▸ **DIRECTIVE**: Locate every row below that contains the word "closer" and copy each of those rows.

▸ **THE INPUT**:
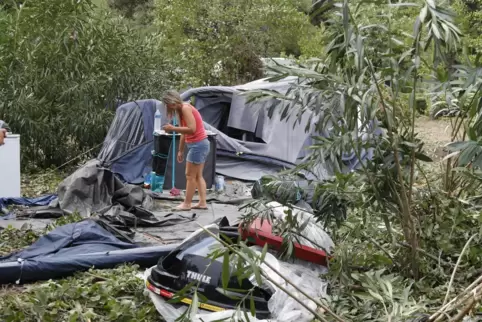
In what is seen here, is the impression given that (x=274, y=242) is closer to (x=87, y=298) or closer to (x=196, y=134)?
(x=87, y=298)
==
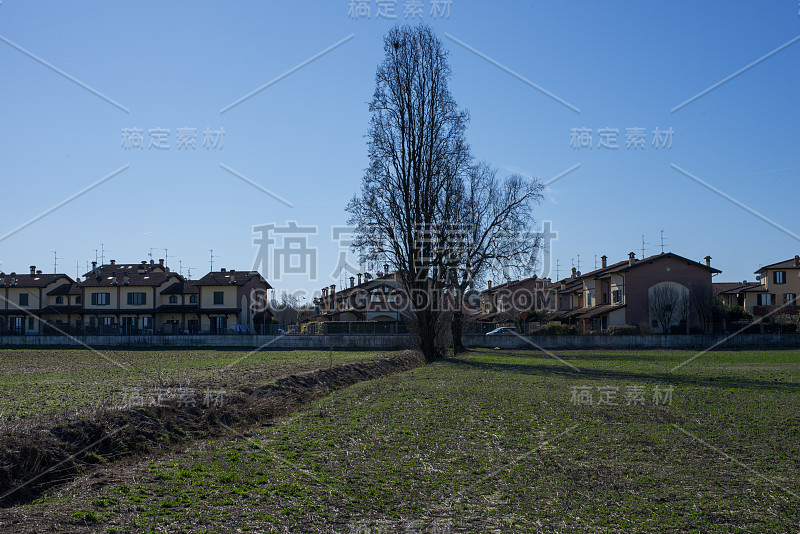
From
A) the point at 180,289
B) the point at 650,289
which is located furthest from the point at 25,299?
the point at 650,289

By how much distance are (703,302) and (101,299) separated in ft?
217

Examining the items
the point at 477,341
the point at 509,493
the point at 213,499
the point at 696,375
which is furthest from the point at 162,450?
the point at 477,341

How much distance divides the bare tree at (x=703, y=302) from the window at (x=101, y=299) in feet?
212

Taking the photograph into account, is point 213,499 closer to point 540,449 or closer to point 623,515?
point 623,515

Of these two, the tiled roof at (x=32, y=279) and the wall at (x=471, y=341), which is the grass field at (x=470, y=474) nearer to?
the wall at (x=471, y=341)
* * *
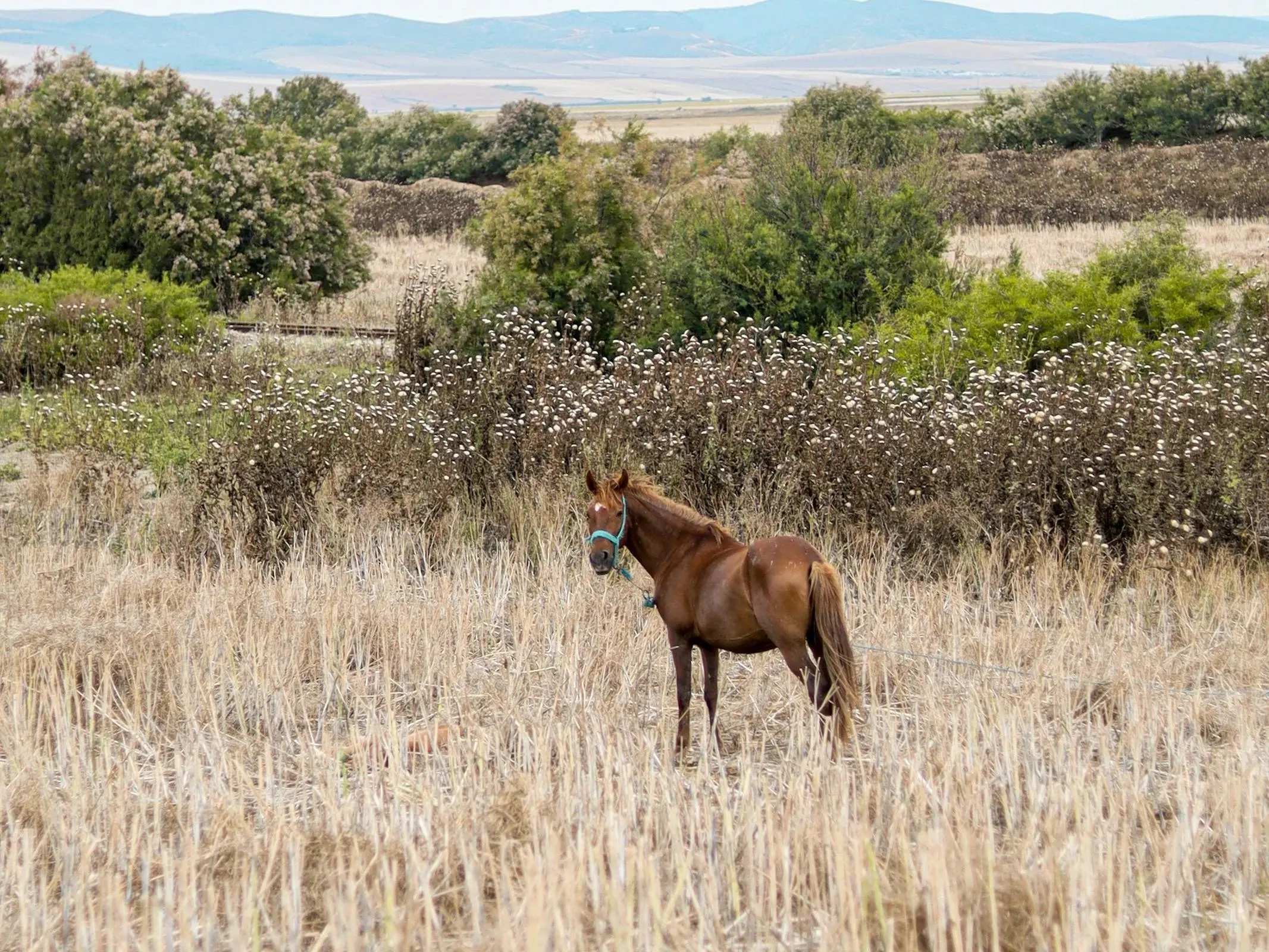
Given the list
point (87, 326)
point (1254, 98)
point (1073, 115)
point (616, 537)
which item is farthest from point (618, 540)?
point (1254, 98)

▸ **SOLVED EXERCISE**:
In what is seen here, is the impression given that (x=274, y=242) is closer to (x=87, y=298) or closer to (x=196, y=134)?
Taking the photograph into account, is point 213,499 closer to point 540,449 or closer to point 623,515?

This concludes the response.